Instructions to follow ▸ Reproduce each of the following lines word for word, with no changes.

Data entries ▸
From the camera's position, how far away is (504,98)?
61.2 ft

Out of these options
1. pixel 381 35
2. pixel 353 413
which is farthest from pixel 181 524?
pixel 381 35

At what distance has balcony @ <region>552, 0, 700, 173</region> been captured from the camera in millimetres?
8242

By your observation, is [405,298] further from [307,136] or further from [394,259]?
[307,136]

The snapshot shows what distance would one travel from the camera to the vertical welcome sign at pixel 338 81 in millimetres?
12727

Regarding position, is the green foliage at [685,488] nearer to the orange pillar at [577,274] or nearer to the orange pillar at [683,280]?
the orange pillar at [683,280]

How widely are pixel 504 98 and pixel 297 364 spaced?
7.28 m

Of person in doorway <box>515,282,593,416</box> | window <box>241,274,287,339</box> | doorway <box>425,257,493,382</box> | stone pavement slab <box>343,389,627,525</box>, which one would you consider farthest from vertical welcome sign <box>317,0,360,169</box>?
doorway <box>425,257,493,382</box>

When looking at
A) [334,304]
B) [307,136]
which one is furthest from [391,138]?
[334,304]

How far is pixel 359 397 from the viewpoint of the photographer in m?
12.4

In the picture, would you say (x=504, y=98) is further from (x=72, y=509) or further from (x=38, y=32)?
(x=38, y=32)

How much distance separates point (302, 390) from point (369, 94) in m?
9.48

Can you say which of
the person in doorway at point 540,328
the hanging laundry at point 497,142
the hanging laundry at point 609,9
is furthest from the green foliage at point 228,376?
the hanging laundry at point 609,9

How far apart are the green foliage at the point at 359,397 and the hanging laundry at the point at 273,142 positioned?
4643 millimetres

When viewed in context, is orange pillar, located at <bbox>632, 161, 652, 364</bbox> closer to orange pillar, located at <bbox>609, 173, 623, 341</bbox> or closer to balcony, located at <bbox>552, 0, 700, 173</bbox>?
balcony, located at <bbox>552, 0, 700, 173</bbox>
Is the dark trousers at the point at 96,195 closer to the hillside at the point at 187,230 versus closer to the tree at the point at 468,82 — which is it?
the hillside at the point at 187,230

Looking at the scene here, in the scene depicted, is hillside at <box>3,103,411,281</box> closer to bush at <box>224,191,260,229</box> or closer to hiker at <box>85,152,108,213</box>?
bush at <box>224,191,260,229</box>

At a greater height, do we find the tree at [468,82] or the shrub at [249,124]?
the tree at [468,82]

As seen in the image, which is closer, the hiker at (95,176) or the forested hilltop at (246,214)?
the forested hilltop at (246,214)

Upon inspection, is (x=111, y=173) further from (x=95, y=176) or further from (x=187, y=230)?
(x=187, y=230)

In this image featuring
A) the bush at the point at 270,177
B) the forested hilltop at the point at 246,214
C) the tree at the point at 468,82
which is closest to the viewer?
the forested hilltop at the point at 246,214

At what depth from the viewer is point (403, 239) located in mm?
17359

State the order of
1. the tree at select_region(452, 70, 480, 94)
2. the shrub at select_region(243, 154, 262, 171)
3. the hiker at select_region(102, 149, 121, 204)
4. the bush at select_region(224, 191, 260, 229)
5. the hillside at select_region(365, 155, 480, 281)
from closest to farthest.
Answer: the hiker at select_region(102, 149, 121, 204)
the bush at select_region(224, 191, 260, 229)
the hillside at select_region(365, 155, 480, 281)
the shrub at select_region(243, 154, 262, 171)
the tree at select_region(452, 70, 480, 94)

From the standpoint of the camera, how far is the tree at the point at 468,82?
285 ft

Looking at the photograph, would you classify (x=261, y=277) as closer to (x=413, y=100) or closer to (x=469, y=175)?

Result for this exercise ▸
From the camera's position, how far away is (504,98)?
61.2 ft

Out of these options
1. pixel 381 35
2. pixel 353 413
which is farthest from pixel 181 524?
pixel 381 35

At what distance has balcony @ <region>552, 0, 700, 173</region> been captured from the camera in millimetres?
8242

By your observation, is [405,298] further from [307,136] or further from [394,259]?
[307,136]

The snapshot shows what distance would one travel from the camera to the vertical welcome sign at pixel 338 81 in millimetres?
12727

Regarding position, is the green foliage at [685,488] nearer to the orange pillar at [577,274] or nearer to the orange pillar at [683,280]?
the orange pillar at [683,280]

How widely are pixel 504 98 and pixel 297 364 spaced?
7.28 m

Of person in doorway <box>515,282,593,416</box> | window <box>241,274,287,339</box> | doorway <box>425,257,493,382</box> | stone pavement slab <box>343,389,627,525</box>, which one would you consider farthest from vertical welcome sign <box>317,0,360,169</box>?
doorway <box>425,257,493,382</box>

When looking at
A) [334,304]
B) [307,136]
which one is furthest from [391,138]?
[334,304]

How far is pixel 359 397 from the viewpoint of the photographer in m?
12.4

In the picture, would you say (x=504, y=98) is further from (x=72, y=509) or further from (x=38, y=32)?
(x=38, y=32)

How much distance separates point (302, 390) from point (369, 94) in m?
9.48

Can you say which of
the person in doorway at point 540,328
the hanging laundry at point 497,142
the hanging laundry at point 609,9
is furthest from the green foliage at point 228,376?
the hanging laundry at point 609,9

How far apart are the green foliage at the point at 359,397 and the hanging laundry at the point at 273,142 positioned?
4643 millimetres

When viewed in context, is orange pillar, located at <bbox>632, 161, 652, 364</bbox> closer to orange pillar, located at <bbox>609, 173, 623, 341</bbox> or closer to balcony, located at <bbox>552, 0, 700, 173</bbox>?
balcony, located at <bbox>552, 0, 700, 173</bbox>
Is the dark trousers at the point at 96,195 closer to the hillside at the point at 187,230 versus closer to the tree at the point at 468,82 — which is it?
the hillside at the point at 187,230

Looking at the scene here, in the scene depicted, is hillside at <box>3,103,411,281</box> closer to bush at <box>224,191,260,229</box> or closer to hiker at <box>85,152,108,213</box>?
bush at <box>224,191,260,229</box>

At a greater height, do we find the tree at [468,82] or the shrub at [249,124]?
the tree at [468,82]

As seen in the image, which is closer, the hiker at (95,176) or the forested hilltop at (246,214)?
the forested hilltop at (246,214)

Upon inspection, is (x=111, y=173) further from (x=95, y=176) or further from (x=187, y=230)?
(x=187, y=230)

In this image featuring
A) the bush at the point at 270,177
B) the forested hilltop at the point at 246,214
C) the tree at the point at 468,82
which is closest to the viewer?
the forested hilltop at the point at 246,214

At what depth from the viewer is point (403, 239) located in mm?
17359

State the order of
1. the tree at select_region(452, 70, 480, 94)
2. the shrub at select_region(243, 154, 262, 171)
3. the hiker at select_region(102, 149, 121, 204)
4. the bush at select_region(224, 191, 260, 229)
5. the hillside at select_region(365, 155, 480, 281)
from closest to farthest.
Answer: the hiker at select_region(102, 149, 121, 204)
the bush at select_region(224, 191, 260, 229)
the hillside at select_region(365, 155, 480, 281)
the shrub at select_region(243, 154, 262, 171)
the tree at select_region(452, 70, 480, 94)

From the standpoint of the camera, how far is the tree at the point at 468,82?
285 ft

Looking at the photograph, would you classify (x=261, y=277) as closer to (x=413, y=100) or closer to (x=469, y=175)?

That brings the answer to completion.